-- ENTRIES PROVIDED --
..........

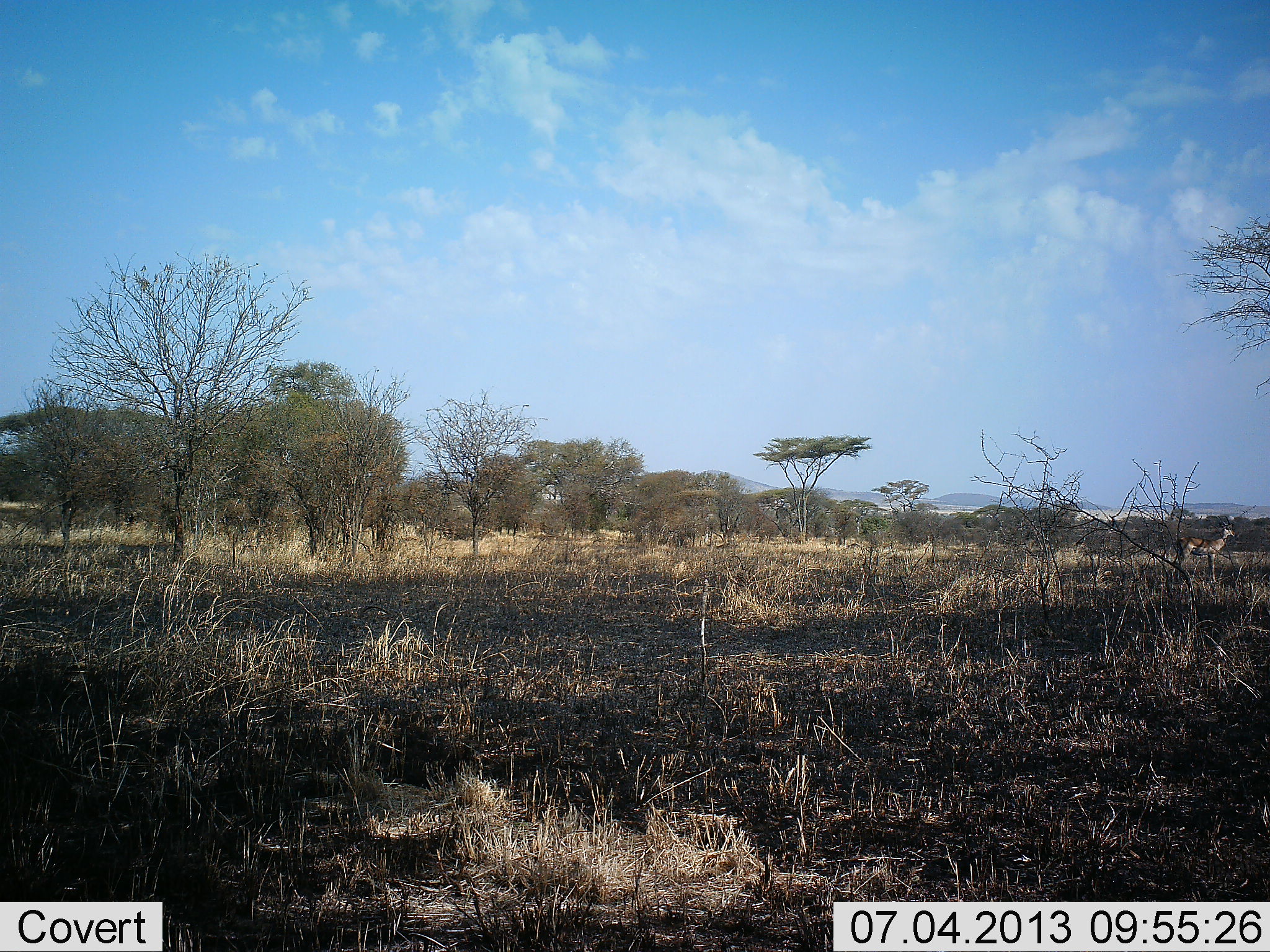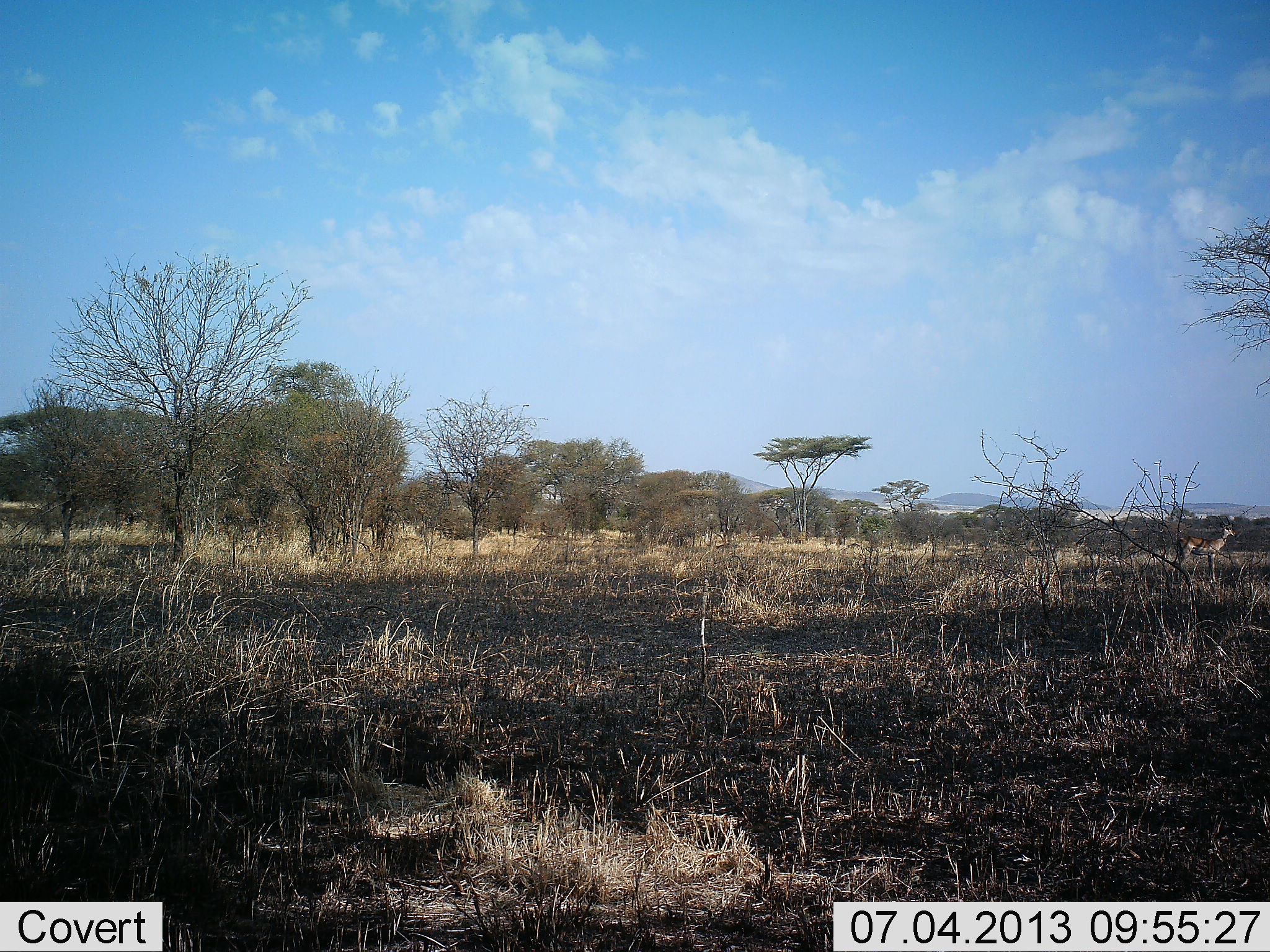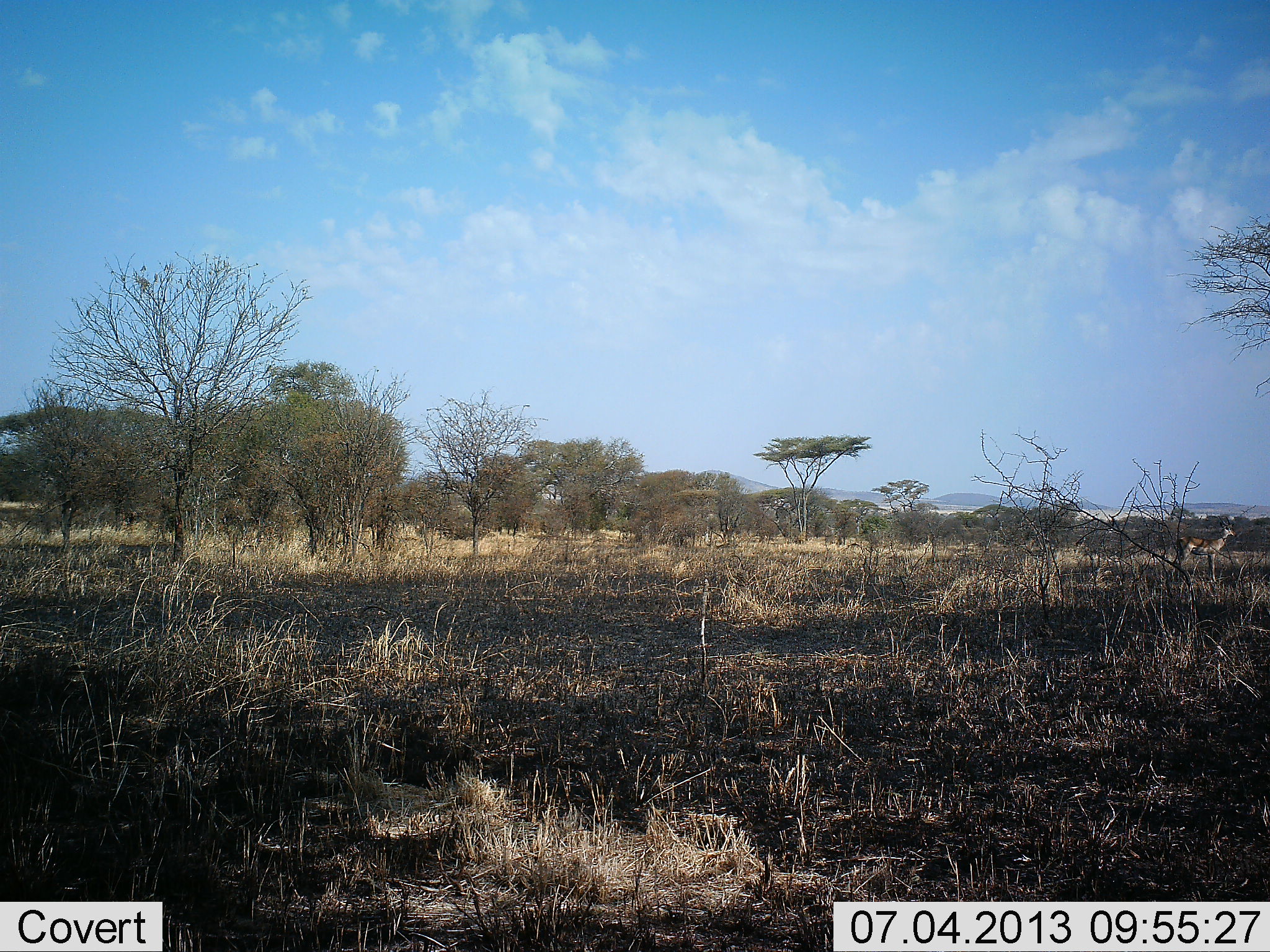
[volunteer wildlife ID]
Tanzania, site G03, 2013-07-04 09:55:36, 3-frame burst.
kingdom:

..........

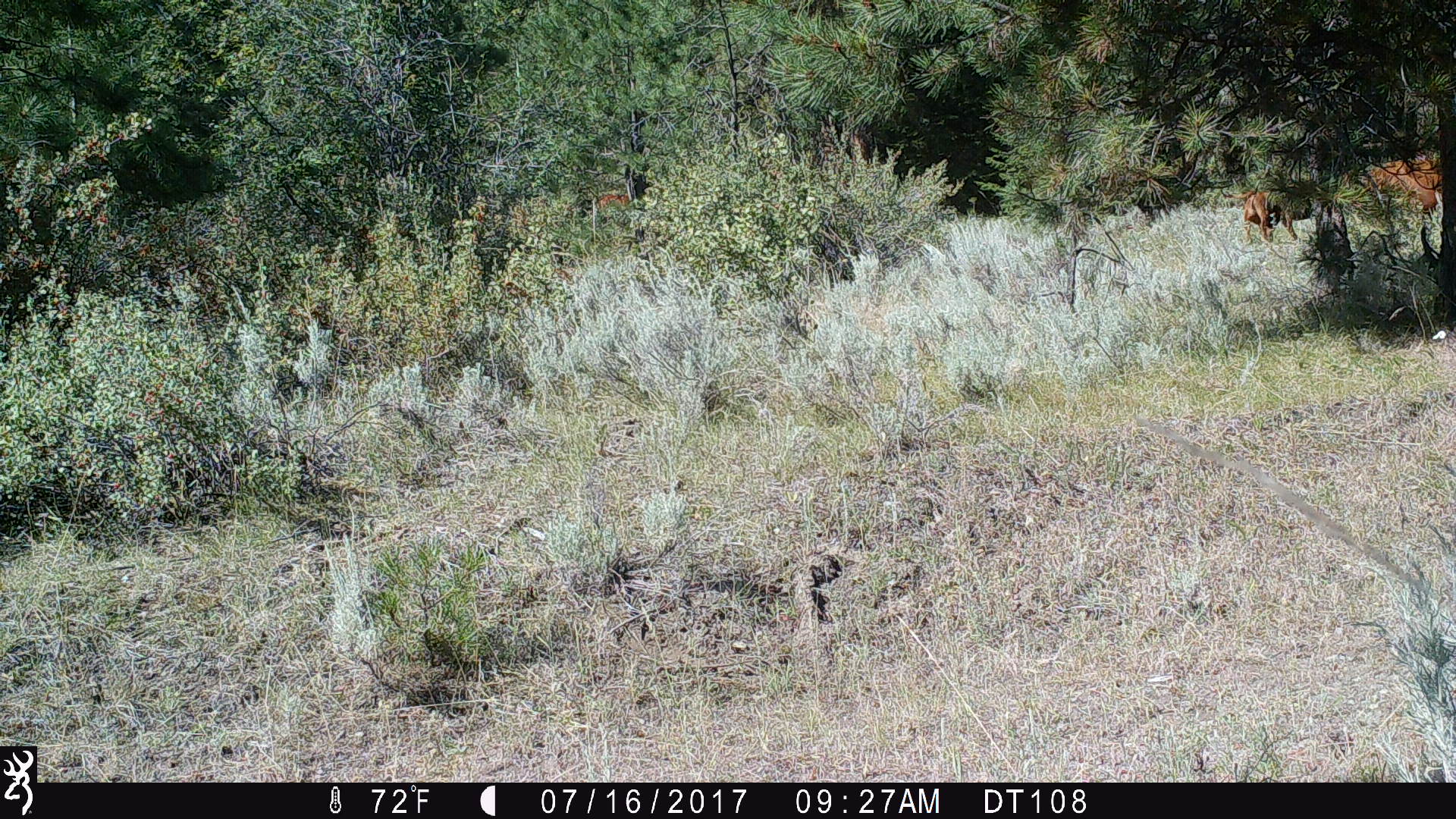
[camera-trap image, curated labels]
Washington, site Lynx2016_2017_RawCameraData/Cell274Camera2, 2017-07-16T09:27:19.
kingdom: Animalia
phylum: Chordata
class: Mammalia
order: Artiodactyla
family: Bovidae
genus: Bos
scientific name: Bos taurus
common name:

..........

-- ACTION ITEM --
Every line in the data that holds the string "site" should be returned.

-- COMPLETED TASK --
Tanzania, site G03, 2013-07-04 09:55:36, 3-frame burst.
Washington, site Lynx2016_2017_RawCameraData/Cell274Camera2, 2017-07-16T09:27:19.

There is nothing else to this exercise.